First is how Feed Forward networks are set up, as demonstrated by this beautiful diagram I have created.
This is a neural network with one input layer (the input is a vector of data points, the \(x\)), one hidden layer, and one output neuron. Every circle represents a "neuron". So this network would be predicting a regression problem. For classification problems, we tend to have \(C\) outputs, one for each output class (or optionally, \(C-1\) outputs - but I prefer encoding all C). There is one hidden layer with \(k\) hidden units, and they feed into the output layer. You'll notice the input and hidden layer have a "+1" unit, which is a unit that always returns positive one. For simplicity, I havent put in every connection. In general we make each neuron in one layer connect to each and every neuron in the other layer.
So, in this example, the input to \(h_1 = x_0 \cdot w_{1,0} + x_1 \cdot w_{1,1} + \cdots + x_n \cdot w_{1,n} + 1 \cdot w_{1,bias} = \vec{x} \cdot \vec{w_1} \)
Because each neuron goes through this processes, we can compute each value as a dot product. And this can be represented as a matrix vector operation \(\vec{h} = W \vec{x} \). But we dont want to manually add a bias term to everything, as that would take a lot of copying. Instead we move the bias weights out and use the "+1" bias term implicitly. So we end up \(\vec{h} = W \vec{x} + \vec{b}\) where \(\vec{b}\) contains the values of the bias weights. \(W\) would be a k by d matrix. One row for each of the output values, and one column for each of the input values. \(\vec{b}\) would also be of length k, since it needs to add one weight term to each output. The output \(\vec{h}\) would then have the activation function applied to each of its values before being feed into the next layer.

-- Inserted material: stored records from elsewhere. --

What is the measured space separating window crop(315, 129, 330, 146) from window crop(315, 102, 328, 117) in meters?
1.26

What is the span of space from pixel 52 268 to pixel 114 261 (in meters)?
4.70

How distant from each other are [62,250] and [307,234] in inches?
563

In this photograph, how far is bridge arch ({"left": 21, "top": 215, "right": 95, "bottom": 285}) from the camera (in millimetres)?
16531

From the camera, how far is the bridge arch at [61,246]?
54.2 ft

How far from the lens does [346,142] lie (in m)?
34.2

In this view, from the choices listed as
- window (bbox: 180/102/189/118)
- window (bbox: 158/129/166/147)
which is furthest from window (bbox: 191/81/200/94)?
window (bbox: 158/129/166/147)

This bias term was in fact the biggest mistake I made when I first implemented the Neural Network code. Instead of storing the weight terms separately, I created a new vector with a bias term added - and adjusted the weights accordingly. This added the bias term for the input layer to the first hidden layer, but neglected a biast term from the hidden layer to the output layer. What ended up happening is that I would have to add a lot of extra neurons so that they could collectively learn an even more complicated decision boundary that would stretch out from the origin of the world to wrap around the points that needed to be classified.
I wont go over the rest of the algorithm, as you can find many many descriptions of it - but I wanted to go over how the linear algebra is set up because so many examples just drop the bias terms, and it was enough to confuse me when I first looked at Neural Networks.

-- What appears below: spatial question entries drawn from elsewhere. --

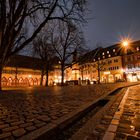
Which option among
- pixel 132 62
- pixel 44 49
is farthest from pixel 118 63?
pixel 44 49

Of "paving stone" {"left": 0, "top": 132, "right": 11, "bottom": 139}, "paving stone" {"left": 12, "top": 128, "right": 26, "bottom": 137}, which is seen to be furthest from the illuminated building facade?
"paving stone" {"left": 0, "top": 132, "right": 11, "bottom": 139}

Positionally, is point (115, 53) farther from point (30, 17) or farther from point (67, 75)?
point (30, 17)

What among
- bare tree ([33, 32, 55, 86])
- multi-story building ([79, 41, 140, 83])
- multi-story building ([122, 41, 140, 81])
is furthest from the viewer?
multi-story building ([79, 41, 140, 83])

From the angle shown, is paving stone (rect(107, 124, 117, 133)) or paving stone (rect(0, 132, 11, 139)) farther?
paving stone (rect(107, 124, 117, 133))

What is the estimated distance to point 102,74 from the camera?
7019 cm

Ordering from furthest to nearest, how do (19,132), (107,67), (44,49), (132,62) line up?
(107,67)
(132,62)
(44,49)
(19,132)

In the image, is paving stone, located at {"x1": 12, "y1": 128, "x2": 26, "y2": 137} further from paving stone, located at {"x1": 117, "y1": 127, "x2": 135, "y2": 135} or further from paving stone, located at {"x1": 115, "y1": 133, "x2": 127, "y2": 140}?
paving stone, located at {"x1": 117, "y1": 127, "x2": 135, "y2": 135}

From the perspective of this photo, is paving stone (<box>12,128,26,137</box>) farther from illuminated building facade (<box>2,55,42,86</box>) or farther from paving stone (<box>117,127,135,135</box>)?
illuminated building facade (<box>2,55,42,86</box>)

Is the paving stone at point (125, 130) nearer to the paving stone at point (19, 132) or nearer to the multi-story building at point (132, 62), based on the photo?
the paving stone at point (19, 132)

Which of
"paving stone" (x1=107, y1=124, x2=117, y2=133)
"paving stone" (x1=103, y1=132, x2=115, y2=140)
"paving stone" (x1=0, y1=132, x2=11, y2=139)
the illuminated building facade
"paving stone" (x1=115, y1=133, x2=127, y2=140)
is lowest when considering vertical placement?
"paving stone" (x1=115, y1=133, x2=127, y2=140)

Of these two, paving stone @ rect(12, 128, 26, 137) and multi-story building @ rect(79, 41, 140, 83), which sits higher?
multi-story building @ rect(79, 41, 140, 83)

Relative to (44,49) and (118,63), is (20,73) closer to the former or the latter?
(44,49)

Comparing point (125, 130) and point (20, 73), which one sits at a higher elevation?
point (20, 73)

So to end, below is a couple of comparisons between the new and old code. Each example is learned with 10 neurons, using the same number of iterations and learning rate for each algorithm. In addition I also show the results for the old algorithm with 40 neurons to show what went wrong when it looks different from the 10 neuron case. The new code didn't use any of the new features that the old one did not have.
New with 10 hidden neurons
|
Old with 10 hidden neurons
|
Old with 40 hidden neurons
|
|
|
|
No Difference
|
||
No Difference
|
The new code is much cleaner and faster then the old code as well. It also includes the following new features:
- Momentum
- Weight Decay
- More Activation Functions
- Mini Batch Size
- Different Weight Initializations
- Learning Rate Decay
Which make a huge amount of difference in what you can learn and how quickly you can learn it. There is still more to add, including multicore support. However, it should all be much easier to add with the new code, including adding an sparse autoencoder on top of the same code.